The Enlightenment Period
What was Vico’s new view of history as knowledge?
Vico’s own view was that the mind does not make itself and for that reason cannot know how it has knowledge of itself. Concerning mathematical and even scientific certainty, Vico did not think we can arrive at it through clear and distinct ideas, as Descartes claimed. He claimed that mathematical knowledge is certainly true because the human mind has created the very standard for mathematical truth, or because we have made mathematics. However, God has made the physical universe, and only He can have certain knowledge about that. Vico did concede that when we do make things in nature, or through scientific experiment, we can gain knowledge from the confirmation of our hypotheses.
Unlike the Cartesians, who dismissed history as a hodgepodge of fiction and unconnected facts, Vico thought that the historian can achieve more certainty than the scientist because he is studying the story of a world made by humans.

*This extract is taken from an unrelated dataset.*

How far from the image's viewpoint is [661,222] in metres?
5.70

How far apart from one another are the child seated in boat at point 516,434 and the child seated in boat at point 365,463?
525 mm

He disagreed with Hugo Grotius (1583–1645), Thomas Hobbes (1588–1679), and others, who began with the idea of a state of nature or some other way of positing a static, unchanging human nature. He was wary of what we would call “anachronism,” or assuming that words had the same meanings in the past as they do now, or that people have always thought the same way. Vico believed that historical events change human ideas. Vico asserted that every theory “must start from the point where the matter of which it treats first began to take shape.” According to Vico, the way the historian can discover the minds and feelings of those in past times is to decode their language, myths, and customs. For example, he believed that what are considered metaphors, myths, and fables at one time may have been the literal truth to people in the past.